PS: you should apply for the free Sylvain Gugger seat cc @jeremy

pierreguillou · June 24, 2020, 8:55pm

@muellerzr: your code works like a charm no notebook 10_nlp.ipynb do fastbook but not in the Transformer tutorial do @sgugger (see screen shot).

How to adapt your code to this case? Thanks.

Note: same problem with learn.export() but not with learn.save() which works.

muellerzr · June 24, 2020, 8:58pm

Hmmmm… that would be up to Sylvain and how he has the transformers done… I l haven’t looked into that yet (pickles that much or transformers) though it looks like that was an old issue with HF: "can't pickle Tokenizer objects" · Issue #87 · huggingface/tokenizers · GitHub

sgugger · June 25, 2020, 11:49am

Yes, not all tokenizers from Hugging Face are serializable. It should be fixed in the next release from what I’ve followed.

pierreguillou · June 25, 2020, 1:33pm

Thanks Sylvain and Zachary.

Jdemlow · March 16, 2021, 2:02am

@muellerzr Question on the Dataloaders one thing that can be nice, but also is a pain is that I can only save the data loader with the data until I have a model I don’t have the ability to take the preprocessing steps from a recently saved TabularDataLoader. ( I think this is why I am asking )

This might be a thing in the DataBlockAPI, but I am currently in a tabular project mode for work.

dl_test = dl_train.test_dl(X_test, with_label=False) # could be true doesn't matter

This is fine when you are going to train and do inference in the same place and have enough ram to hold both data sets.
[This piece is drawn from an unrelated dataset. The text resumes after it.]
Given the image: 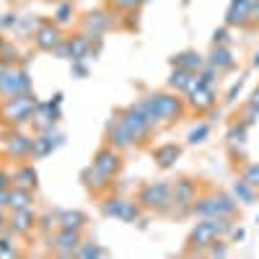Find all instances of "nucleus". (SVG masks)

However when using a tabular learn I don’t believe the training data is available and as I write this maybe it is, but I don’t think so.

learn_inf = load_learner(os.path.join(model_path, yaml.get('process_name') + yaml.get('dl_model_suffix')),
                             cpu=True)
test_dl = learn_inf.dls.test_dl(df_test, with_label=False)

Even though the fastai model is a little bigger than a typical model like an xgb model that is completely okay for the functionality it gives me.

Do you know of a way when

dl_train = (TabularDataLoaders.from_df(df_transform, procs=procs,
                                       cat_names=cat_vars, cont_names=cont_vars,
                                       y_names=0, y_block=y_block,
                                       valid_idx=splits[1], bs=bs))
if os.path.exists(p) is False:
     os.makedirs(f'{p}')
logging.info(f'{fn} getting saved to {p}')
file_path = os.path.join(p, '' f"{process_name}_{fn}.pkl")
logging.info(f'file saved to {file_path}')
torch.save(dl, file_path)

Rather than save the entire dataset in the Dataloader is there way to pop out the data have that this be similar to a sklearn pipeline that is there to then use what’s above without the overhead of the memory and large object movement

EDCaz · March 25, 2021, 3:33am

The code for Dataloader is not working.

EDCaz · March 25, 2021, 4:30am

I get the same error.

joshiharshit5077 · September 9, 2022, 7:20am

When I try to load the learner using learn.load(.pth file) it gives me an error. I have different data this time which has the same image dimensions but the number of classes in data loader has reduced from 3 to 2.
Can someone tell me how can I load my model for inferencing on a completely new dataset?

learn.load("/content/drive/MyDrive/trained_model",with_opt=True)

This is the error that I get:
RuntimeError Traceback (most recent call last)
in
----> 1 learn.load(“/content/drive/MyDrive/trained_model”,with_opt=True)

1 frames
/usr/local/lib/python3.7/dist-packages/torch/nn/modules/module.py in load_state_dict(self, state_dict, strict)
1496 if len(error_msgs) > 0:
1497 raise RuntimeError(‘Error(s) in loading state_dict for {}:\n\t{}’.format(
→ 1498 self.class.name, “\n\t”.join(error_msgs)))
1499 return _IncompatibleKeys(missing_keys, unexpected_keys)
1500

RuntimeError: Error(s) in loading state_dict for RetinaNet:
size mismatch for classifier.3.weight: copying a param with shape torch.Size([3, 128, 3, 3]) from checkpoint, the shape in current model is torch.Size([2, 128, 3, 3]).
size mismatch for classifier.3.bias: copying a param with shape torch.Size([3]) from checkpoint, the shape in current model is torch.Size([2]).